For the past couple of years or so, Mendeku Diskak from the Basque Country have been flogging some of the tightest, most based Oi out there, from Mexico’s Blitz/Oppressed/Exploited crossover Mess, to anthem-merchants Orreaga 778. So, right off the bat you know this one’s gonna be good. Mendaku sent me this promo tape alongside a touching message on how they want to support the scene etc. I believe them, and I concur they put plenty of passion into what they’re doing. My faves on this collection are 1) the heavy-duty Oi of Contempt, who have a slight SSS edge and are sounding so skinheadish you’d never mistake them for punks – not even balding punks, nor punks trying to play Oi, and 2) Ogro with ‘Primitivo’ – see our review of their tape below.
Matt Crombieboy

Ogro: s/t Tape
(Mendeku Disak)

Hardcore punk from the Basque Country. One of the tracks is called ‘Primitivo’, which does what it says on the tin and sums it all up. This is enjoyable, dumb music that could have been recorded at any point in the past 35 years. In fact, in its barbaric primitivo-ness and with its grunted vocals, it strongly reminds me of Siekiera, a great hardcore punk combo from Puławy that was quite popular with Polish skinheads in the 80s (they had lyrics about being a warrior, being a soldier, stabbing people, killing people, etc that would no doubt be deemed ‘problematic’ nowadays) before suddenly changing tack and recording Nowa Aleksandria, the finest cold wave album in music history. But that’s by the by.
Matt Crombieboy

Cruz Antigua: Legado EP
(Amor y Rabia)

Some two decades ago in Germany, there was a piss-take Christian Oi band named Jesus Skins, but the only serious skinhead-Christianity merger I can think of were a couple of ‘national-catholic’ bands from 90s Poland (further to Communists, Jews and Freemasons, they considered the sell-outs who convened the Second Vatican Council in 1962 to be humanity’s greatest scourge…). Cruz Antigua hail from Colombia and self-define as ‘Christian Oi’. I don’t know if that places them on the right, left, or neither in the local context, but their songs don’t appear to reflect political positions in any case. Religious themes, but also ethical ones such as integrity (‘Integridad’), set the tone instead.

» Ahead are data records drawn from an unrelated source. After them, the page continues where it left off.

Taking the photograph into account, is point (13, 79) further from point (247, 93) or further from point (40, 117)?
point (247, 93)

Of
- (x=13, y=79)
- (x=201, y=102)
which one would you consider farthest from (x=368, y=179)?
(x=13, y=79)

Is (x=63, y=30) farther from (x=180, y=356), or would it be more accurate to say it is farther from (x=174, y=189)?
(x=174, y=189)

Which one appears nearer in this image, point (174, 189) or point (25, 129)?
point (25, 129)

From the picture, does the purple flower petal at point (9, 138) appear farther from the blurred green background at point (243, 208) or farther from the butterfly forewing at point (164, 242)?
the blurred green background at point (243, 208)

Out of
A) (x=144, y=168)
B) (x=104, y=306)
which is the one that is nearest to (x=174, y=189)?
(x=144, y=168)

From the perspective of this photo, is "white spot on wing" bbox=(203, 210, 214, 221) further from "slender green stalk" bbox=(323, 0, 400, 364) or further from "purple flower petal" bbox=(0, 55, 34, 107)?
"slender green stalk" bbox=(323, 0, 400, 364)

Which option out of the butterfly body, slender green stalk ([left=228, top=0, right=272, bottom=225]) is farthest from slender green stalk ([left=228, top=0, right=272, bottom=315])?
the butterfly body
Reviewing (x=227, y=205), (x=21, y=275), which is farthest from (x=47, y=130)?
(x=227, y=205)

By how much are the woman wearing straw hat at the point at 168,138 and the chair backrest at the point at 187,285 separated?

While I’m personally not keen on religion, I won’t go out of my way to bash people who are. Ultimately, I prefer a person who believes in something – an ideal, an ethos, a set of principles – over the postmodern model citizen who believes in nothing except him/herself. Playing the EP without prejudice, then, what I hear is less Oi and more what you’d call skinhead rock, an on that level it delivers quite nicely. The metallic rhythm guitars give the songs a solid drive that will appeal to fans of Vis Vires and Reconquesta, but Cruz Antigua also resemble certain RAC bands from the 90s – or, if you want an example from the opposite side of the fence, Non Servium.

In Colombia, this EP was originally released as a demo tape titled Unidad & Lealtad in 2007 and has apparently only reached European shores now – but the band are definitely still going. Great cover artwork too, but that’s Amor y Rabia for you.